The Simple Economics of Artificial Intelligence
By: Ajay Agrawal, Joshua Gans, Avi Goldfarb
The basic argument is that AI (or machine learning) is mostly about better and cheaper “prediction”: the ability to use information you already have to make better decisions. It is argued that machines are better than humans at prediction because they are better at dealing with increased uncertainty and complexity.
The book is an economist’s view on some of the ways in which cheap machine prediction may affect employees, companies and society at large. Topics covered include how cheap prediction may change the roles played by humans in decision making, the tasks that they are expected to perform in a job and the potential impact of cheap prediction on a company’s operations, its strategy and industry structure.
This book was written by three professors with active entrepreneurial pursuits and that is largely how it reads: a smooth McKinsey-style presentation on how AI can be used as a tool to drive your business.
It’s easy to read, well structured, with some interesting real world examples. The drawback of its clean framework is that it often states the obvious and it mostly skates the surface.
It’s a little loose on concepts and definitions. For instance, the book’s definition of prediction (filling in missing, hidden information) is odd in the context of the decision-making process outlined later, where it looks at prediction more usefully (use input data and knowledge of input/output patterns to predict outputs, what happens or should happen next). Important, because the book is pretty much about prediction.
- Better prediction allows for handling more uncertainty and complexity.
Prediction is the process of filling in missing, hidden information: take information you have (“data”) and use it to generate information you don’t have.

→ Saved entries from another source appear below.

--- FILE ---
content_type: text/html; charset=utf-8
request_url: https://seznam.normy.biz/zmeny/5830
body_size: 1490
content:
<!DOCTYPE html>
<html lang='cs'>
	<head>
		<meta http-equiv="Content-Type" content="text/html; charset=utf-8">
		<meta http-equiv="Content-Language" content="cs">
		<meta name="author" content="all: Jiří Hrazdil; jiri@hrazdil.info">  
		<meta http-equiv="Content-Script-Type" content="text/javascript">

Compared to human prediction, machine prediction generates better and cheaper predictions due to their ability to better handle complex, interactive multi-variable problems. Machine prediction requires (i) input data to train the model, (ii) input data used to make predictions, (iii) feedback data (to check on quality of predictions).
Prediction is a key ingredient in the decision making process:
- Collect input data.
- Make a prediction (compare input data to stored trained data).
- Apply judgment on what matters (assessing the relative pay-offs associated with each potential outcome).
- Choose the appropriate action.
- Monitor the outcome for feedback data.
As machine prediction becomes more accurate, the value of humans shifts from making (general) predictions (what is the fastest route for a taxi) to applying (specific) judgment (what is the best route to take now).
Human judgment is valuable in situations with high uncertainty and many potential outcomes to consider (especially when the cost of a potentially bad outcome is high).
For the moment, humans are better at assessing potential pay-offs due to their ability to process more varied input data (they have more “senses” than machines), they have a better understanding of detailed (human) preferences and machines are not good at predicting by analogy (in situations that happen infrequently and where training data is lacking).
Better machine prediction reduces uncertainty and reduces complexity. It also makes more options feasible by changing their potential pay-off or by making options clearer, changing people’s behavior (for instance, you can leave for the airport later without increasing the risk of missing a flight).
AI redesigns jobs. A job is a collection of tasks. As AI takes up certain tasks, the tasks left for humans change (for instance in accounting, bookkeepers become spreadsheet wizards). Automation may eliminate humans from a task, but not necessarily from a job; likely changes requirements for a job.
AI changes businesses. AI may change the boundaries of organizations (better prediction reduces uncertainty and allows for more complex partnerships), may allow companies to outsource capital or labor focused on data, prediction and action, while retaining labor that is focused on judgment, may increase incentives to own data (or purchase the prediction if data is non-essential).
The introduction of machine prediction to customers can mean sacrificing certain other goals and lead to short-term poor performance (as the system needs to learn from experience, the initial user experience is typically worse). This means that incumbents are typically less incentivized to introduce machine prediction than newcomers (classic innovator’s dilemma).
Other AI risk includes potential for discrimination, vulnerability to hackers, manipulation, etc.
The impact of AI on “everything else”: complex and too early to tell:
- The end of jobs and an increase of inequality: perhaps lower wages for non-automated task, but better opportunities for the highly skilled.
- The dominance of a few large companies: benefits of scale and network economies may lead to monopolies.
- The dominance of certain countries: regulations on data usage in certain regions may impede performance.